But here's the good news for the Sam camp: It's doable. Shonka says he saw unofficial times, individual scout times for Sam's 40 at the combine slotted anywhere in the 4.79 to 4.87 range, which were better than what was officially recorded.
And here's something else that didn't make the headlines coming out of Indy: The shorter the distance, the quicker Sam looked in general. Shonka says the ex-Tiger ran a 1.96 in the rip-rush left drill and a 1.97 in the swim-technique right drill, and that any number under 2.0 seconds is ideal, as far as coming off the edge.

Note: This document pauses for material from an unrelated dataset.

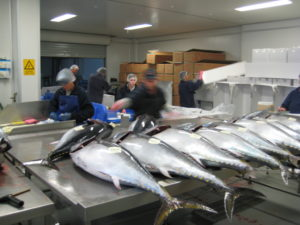 Sushi The Global Catch, A Documentary Film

Ex-Pitt defensive tackle Aaron Donald posted times of 1.90 and 1.98, respectively, and Donald, at 6-1, 285, is projected as a mid-to-late first-round draft pick.
"That combine was just one part of the puzzle," Shonka says. "Fortunately for Michael, the biggest part is what he did on the football field."
You can qualify and parse those 11 1/2 sacks and 19 tackles for loss last fall all you like, but the fact remains: They happened in the SEC, they happened in the best collegiate conference in the land, against the best and the baddest the Football Bowl Subdivision had to offer.
The film, as they say, doesn't lie.
"But you know," Shonka chuckles, "it does make you scratch your head when you see what he ran."